This article was originally published in The New Stack on Feb 3, 2020
If your organization leverages technology as a differentiator, a DevOps approach to application and service delivery is inevitable. The benefits are just too great. Whether it is the ability to innovate, decrease time to market, or improve code quality and employee satisfaction, if your competitors adopt it, so must you. But what does it take to transition to a DevOps-enterprise?
In part one of this article, we discussed how DevOps relates to digital transformation. We explored what IT looked like prior to DevOps, what DevOps is, and how it came to be. In this article, we’ll dive a little deeper and outline what it takes to implement a DevOps approach, including automated tests for continuous feedback, ideal team structures and architectures, integrating security, as well as automated platforms and telemetry.

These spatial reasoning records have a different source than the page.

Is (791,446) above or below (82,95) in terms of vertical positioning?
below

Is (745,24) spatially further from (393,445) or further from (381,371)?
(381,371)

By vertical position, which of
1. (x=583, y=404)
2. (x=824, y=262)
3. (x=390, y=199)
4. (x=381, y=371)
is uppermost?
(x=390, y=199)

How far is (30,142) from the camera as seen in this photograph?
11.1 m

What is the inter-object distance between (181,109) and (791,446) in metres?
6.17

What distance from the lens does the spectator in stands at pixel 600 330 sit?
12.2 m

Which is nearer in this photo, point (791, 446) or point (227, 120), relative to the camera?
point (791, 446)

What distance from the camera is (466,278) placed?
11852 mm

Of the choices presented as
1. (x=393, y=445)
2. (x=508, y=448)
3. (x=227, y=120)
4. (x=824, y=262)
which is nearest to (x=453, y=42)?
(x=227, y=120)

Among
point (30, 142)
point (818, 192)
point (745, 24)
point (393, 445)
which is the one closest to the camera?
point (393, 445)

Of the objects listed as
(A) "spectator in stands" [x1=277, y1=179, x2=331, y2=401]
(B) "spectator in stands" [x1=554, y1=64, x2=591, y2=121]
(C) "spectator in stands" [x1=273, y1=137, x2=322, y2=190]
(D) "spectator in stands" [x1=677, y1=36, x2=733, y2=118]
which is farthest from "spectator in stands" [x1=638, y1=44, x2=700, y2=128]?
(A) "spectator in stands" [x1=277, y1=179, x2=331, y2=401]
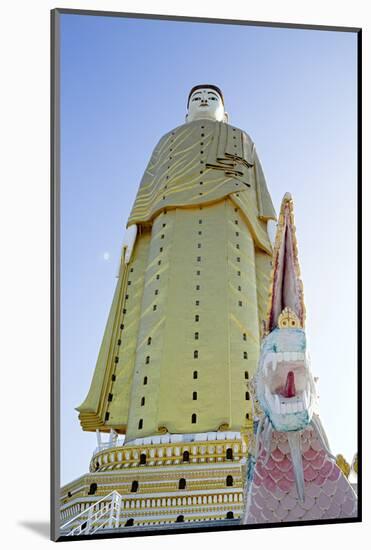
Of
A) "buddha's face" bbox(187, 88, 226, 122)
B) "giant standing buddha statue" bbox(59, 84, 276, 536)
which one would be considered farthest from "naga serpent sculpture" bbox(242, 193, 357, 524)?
"buddha's face" bbox(187, 88, 226, 122)

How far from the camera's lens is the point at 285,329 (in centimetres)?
1165

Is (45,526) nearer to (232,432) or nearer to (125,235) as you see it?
(232,432)

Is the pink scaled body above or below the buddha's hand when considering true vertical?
below

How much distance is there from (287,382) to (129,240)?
325cm

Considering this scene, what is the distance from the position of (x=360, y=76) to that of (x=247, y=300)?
327 cm

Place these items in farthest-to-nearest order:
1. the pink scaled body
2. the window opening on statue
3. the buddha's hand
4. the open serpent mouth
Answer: the buddha's hand
the window opening on statue
the open serpent mouth
the pink scaled body

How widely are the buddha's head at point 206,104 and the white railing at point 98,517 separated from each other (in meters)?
4.20

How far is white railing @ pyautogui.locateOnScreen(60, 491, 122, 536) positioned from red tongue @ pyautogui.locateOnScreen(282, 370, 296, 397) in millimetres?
1882

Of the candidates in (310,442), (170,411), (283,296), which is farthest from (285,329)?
(170,411)

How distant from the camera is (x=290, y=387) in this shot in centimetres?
1155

DevOps is not simply a technology stack. It’s an approach that combines cultural philosophies, organizational change, and the implementation of new tools and practices.

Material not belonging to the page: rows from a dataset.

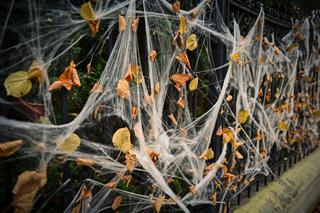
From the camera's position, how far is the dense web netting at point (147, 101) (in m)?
1.31

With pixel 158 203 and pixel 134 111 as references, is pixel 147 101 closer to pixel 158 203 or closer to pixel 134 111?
pixel 134 111

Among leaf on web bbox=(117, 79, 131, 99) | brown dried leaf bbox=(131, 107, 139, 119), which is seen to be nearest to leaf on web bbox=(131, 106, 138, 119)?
brown dried leaf bbox=(131, 107, 139, 119)

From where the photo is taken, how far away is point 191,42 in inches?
84.9

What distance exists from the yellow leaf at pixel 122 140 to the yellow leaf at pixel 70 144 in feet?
0.81

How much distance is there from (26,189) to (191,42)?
1387 millimetres

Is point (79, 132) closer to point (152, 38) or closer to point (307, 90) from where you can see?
point (152, 38)

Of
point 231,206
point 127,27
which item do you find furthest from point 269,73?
point 127,27

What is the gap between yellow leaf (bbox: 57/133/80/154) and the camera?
4.64 feet

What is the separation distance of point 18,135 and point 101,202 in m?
0.68

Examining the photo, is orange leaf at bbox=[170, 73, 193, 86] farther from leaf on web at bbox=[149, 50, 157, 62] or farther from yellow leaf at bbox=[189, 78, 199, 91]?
leaf on web at bbox=[149, 50, 157, 62]

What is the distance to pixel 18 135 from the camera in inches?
49.2

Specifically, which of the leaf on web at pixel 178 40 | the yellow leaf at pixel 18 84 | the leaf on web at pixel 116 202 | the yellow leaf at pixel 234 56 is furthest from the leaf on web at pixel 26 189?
the yellow leaf at pixel 234 56

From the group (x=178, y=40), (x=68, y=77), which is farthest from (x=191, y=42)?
(x=68, y=77)

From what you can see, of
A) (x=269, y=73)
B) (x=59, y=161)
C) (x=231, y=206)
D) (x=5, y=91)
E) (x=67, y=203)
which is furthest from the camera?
(x=269, y=73)
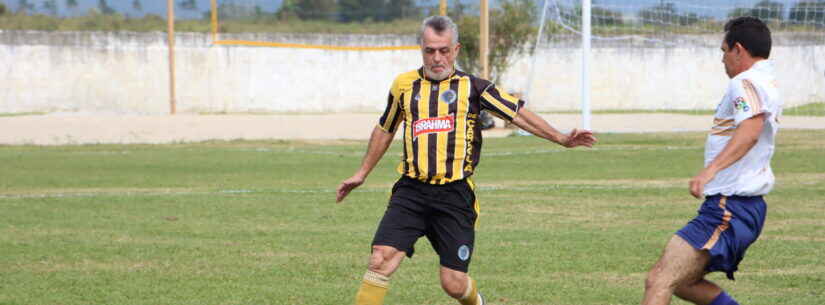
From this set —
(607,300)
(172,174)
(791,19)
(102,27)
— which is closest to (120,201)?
(172,174)

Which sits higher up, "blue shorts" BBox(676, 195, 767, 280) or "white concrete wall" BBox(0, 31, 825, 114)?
"blue shorts" BBox(676, 195, 767, 280)

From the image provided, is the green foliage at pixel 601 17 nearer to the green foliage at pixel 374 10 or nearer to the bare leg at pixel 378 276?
the green foliage at pixel 374 10

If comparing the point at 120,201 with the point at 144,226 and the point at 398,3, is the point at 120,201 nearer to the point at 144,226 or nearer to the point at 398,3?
the point at 144,226

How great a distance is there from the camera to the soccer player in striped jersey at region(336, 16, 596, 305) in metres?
5.95

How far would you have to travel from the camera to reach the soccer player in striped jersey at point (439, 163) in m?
5.95

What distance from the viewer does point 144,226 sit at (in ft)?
34.9

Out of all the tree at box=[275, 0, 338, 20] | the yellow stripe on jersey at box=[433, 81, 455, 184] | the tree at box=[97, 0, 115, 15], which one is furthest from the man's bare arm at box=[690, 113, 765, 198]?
the tree at box=[97, 0, 115, 15]

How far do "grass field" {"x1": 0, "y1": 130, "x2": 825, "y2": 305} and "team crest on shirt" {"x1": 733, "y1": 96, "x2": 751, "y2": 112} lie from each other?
233cm

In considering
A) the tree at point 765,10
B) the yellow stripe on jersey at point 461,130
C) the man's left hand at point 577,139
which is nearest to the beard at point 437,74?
the yellow stripe on jersey at point 461,130

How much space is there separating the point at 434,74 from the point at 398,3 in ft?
109

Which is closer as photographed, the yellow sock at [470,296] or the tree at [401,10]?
the yellow sock at [470,296]

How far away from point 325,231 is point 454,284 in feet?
14.6

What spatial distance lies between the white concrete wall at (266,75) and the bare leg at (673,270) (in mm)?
26653

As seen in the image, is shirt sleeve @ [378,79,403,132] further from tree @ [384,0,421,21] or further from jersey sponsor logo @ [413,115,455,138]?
tree @ [384,0,421,21]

This sounds like a mammoth undertaking, but let’s break it down into six understandable building blocks.
Traditionally, code development involved numerous tightly coupled teams that depended on each other to complete their work. Wait time was a huge issue as people became inevitable bottlenecks.
DevOps team structures, on the other hand, encourage generalists who handle smaller functionalities and own the entire process from Dev to Ops. That’s because over-specialization leads to silos with multiple handoffs and queues, which leads to prolonged lead times. That doesn’t mean highly specialized engineers are obsolete. On the contrary, technology is getting increasingly specialized and we do need expertise more than ever. However, you don’t want engineers who can only contribute in one area. That means, the organization must encourage professional learning and growth so their staff can become rounded experts.
In IT, poor outcomes are generally due to a lack of fast feedback. It wasn’t uncommon for developers working on waterfall projects, the methodology used prior to Agile, to develop code for a year before sending it to QA for testing. Seeing test results this late in the game means developers may have been working on faulty code all year long without knowing it. As you can imagine, finding the source of the error and fixing it a year later is no easy task.
Addressing this is at the core of DevOps. It aims at providing fast feedback loops whenever work is performed so developers can fix errors when and as they occur. This means developers must be able to perform tests themselves instead of depending on a separate team to do so. This can be achieved through automated tests that detect issues immediately, so they can be fixed before more work is done as well as prevent developers from repeating the same error again.
The bigger the system, the more changes are tested or pushed into production, the more difficult it is to identify where the problem comes from.
By identifying and fixing the problem immediately versus working around it and fixing it later, learning is improved. The more time lapses between work and feedback, the more likely critical information will be lost due to fading memories or changing circumstances.
But how soon after new code is introduced can tests uncover issues? Obviously, the sooner the better. A mature DevOps friendly QA process relies on tests on all levels — from unit testing built into the build process to manual QA tests run by a QA team (there are still some tests that will be manual).
Unit tests play a major role here. A unit is the smallest testable part of any software and thus the minimal viable code on which tests can be performed.
Experience has also shown that when developers share responsibility for quality, outcomes improve and learning accelerates. For that to happen, feedback must come in minutes, not months, however.
In tightly coupled architectures, small changes can lead to disastrous failures. System changes or updates demand close coordination with everyone else working on that system and could thus be affected. This leads to a complex change management process. But even then, once code is ready for production, new code from other groups has already been introduced. This means you are inevitably releasing your code into a system that differs from the one you tested it for. The bigger the system, the more changes are tested or pushed into production, the more difficult it is to identify where the problem comes from. Any change, no matter how small, represents a risk and managing that process is incredibly stressful.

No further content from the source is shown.